Du recyclage à la réparation : vers une boucle circulaire

Dès sa création, MoEa souhaitait proposer une alternative éthique. L’étape suivante consiste à s’attaquer au cycle de vie des baskets, en limitant l’enfouissement ou l’incinération en fin d’utilisation. L’entreprise a ainsi lancé un programme de recyclage des sneakers usées, invitant les clients à les renvoyer. Les matériaux récupérés servent à la fabrication de nouveaux modèles, notamment dans la collection Second Life, prévue pour juin.

L’initiative de recyclage implique une logistique adaptée : collecte des chaussures, tri des composants, démantèlement, préparation des matériaux réutilisables, etc. C’est un processus complexe, souvent sous-traité à des partenaires spécialisés dans l’économie circulaire. Toutefois, MoEa se positionne comme chef d’orchestre, en veillant à ce que les opérations respectent la traçabilité et la qualité des produits finis.

Dans le même esprit, la société prévoit également de développer un service de réparation. Cette option offre aux propriétaires de sneakers légèrement endommagées la possibilité de prolonger la durée de vie de leurs chaussures, en remplaçant par exemple une semelle usée ou en réparant une couture défectueuse. Cette démarche illustre la volonté de la marque de s’inscrire dans une logique de durabilité totale, où le cycle de vie du produit est géré de bout en bout.

D’un point de vue plus large, on constate que la réparation ou la remise en état gagnent du terrain dans l’univers de la mode. Certaines entreprises optent pour des solutions modulaires (avec des pièces facilement interchangeables), d’autres mettent en place des ateliers dédiés. Pour MoEa, cette étape s’intègre parfaitement à son modèle d’affaires, en prolongeant la logique de valorisation des ressources, depuis la récolte des déchets agricoles jusqu’à la fin de vie de la sneaker.

Perspectives et élan vers l’innovation continue

Avec son déploiement accéléré en Europe, MoEa compte tirer profit de la croissance du marché de la sneaker responsable, tout en misant sur la diversification de son offre. L’entreprise souhaite également consolider sa présence dans le e-commerce où la marge de progression semble encore immense, en renforçant notamment les moyens publicitaires et le storytelling autour de l’origine de ses matières.

En parallèle, la jeune pousse doit relever plusieurs défis. D’abord, maintenir un niveau de coûts maîtrisé, car produire en Europe à partir de matières agricoles transformées peut s’avérer plus onéreux que de recourir aux méthodes industrielles traditionnelles. Ensuite, s’aligner sur les évolutions réglementaires, par exemple en matière de responsabilité élargie des producteurs. Enfin, poursuivre l’innovation dans une industrie où la concurrence s’accroît et où les grands groupes lancent des gammes « green » pour répondre à la demande des consommateurs.
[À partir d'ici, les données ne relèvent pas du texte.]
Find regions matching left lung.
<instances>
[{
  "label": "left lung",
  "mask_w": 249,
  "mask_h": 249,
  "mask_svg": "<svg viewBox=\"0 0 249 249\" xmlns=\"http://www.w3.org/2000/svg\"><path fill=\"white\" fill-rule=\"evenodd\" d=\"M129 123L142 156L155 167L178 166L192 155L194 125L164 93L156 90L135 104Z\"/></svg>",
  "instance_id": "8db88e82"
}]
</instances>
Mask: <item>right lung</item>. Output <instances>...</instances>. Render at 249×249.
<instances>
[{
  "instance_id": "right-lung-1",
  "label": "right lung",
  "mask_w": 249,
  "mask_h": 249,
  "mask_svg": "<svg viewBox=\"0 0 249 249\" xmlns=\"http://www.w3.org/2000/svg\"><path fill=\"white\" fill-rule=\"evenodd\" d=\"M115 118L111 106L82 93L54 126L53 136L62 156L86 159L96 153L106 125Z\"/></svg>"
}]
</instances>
Plus globalement, le marché de la mode durable évolue rapidement. Les exigences en termes de traçabilité, de réduction des emballages ou de performances environnementales se durcissent. MoEa semble bien décidée à transformer ces exigences en opportunités, forte de son élan actuel et du soutien financier dont elle bénéficie désormais.

En franchissant la barre symbolique de plusieurs millions d’euros levés, la start-up envoie également un signal fort à l’écosystème : la mode éco-responsable n’est pas un simple effet de mode, mais un secteur en plein essor, capable d’attirer des investisseurs institutionnels.

Plusieurs facteurs expliquent l’enthousiasme des fonds à impact : une équipe fondatrice expérimentée, un modèle associant innovation matérielle et respect environnemental, une vision internationale précoce et un positionnement prix cohérent. La pérennité financière à long terme dépendra aussi de la capacité de la marque à élargir sa gamme, à stimuler sa notoriété et à maintenir une avance technologique sur les biomatériaux.

Un horizon plus vert à portée de main

MoEa symbolise la rencontre entre la créativité industrielle et l’exigence environnementale. À mesure que la marque étend son réseau commercial et affine sa R&D, elle contribue à transformer l’avenir de la mode, démontrant qu’innovation et rentabilité peuvent converger vers un objectif commun : une mode plus respectueuse de la planète.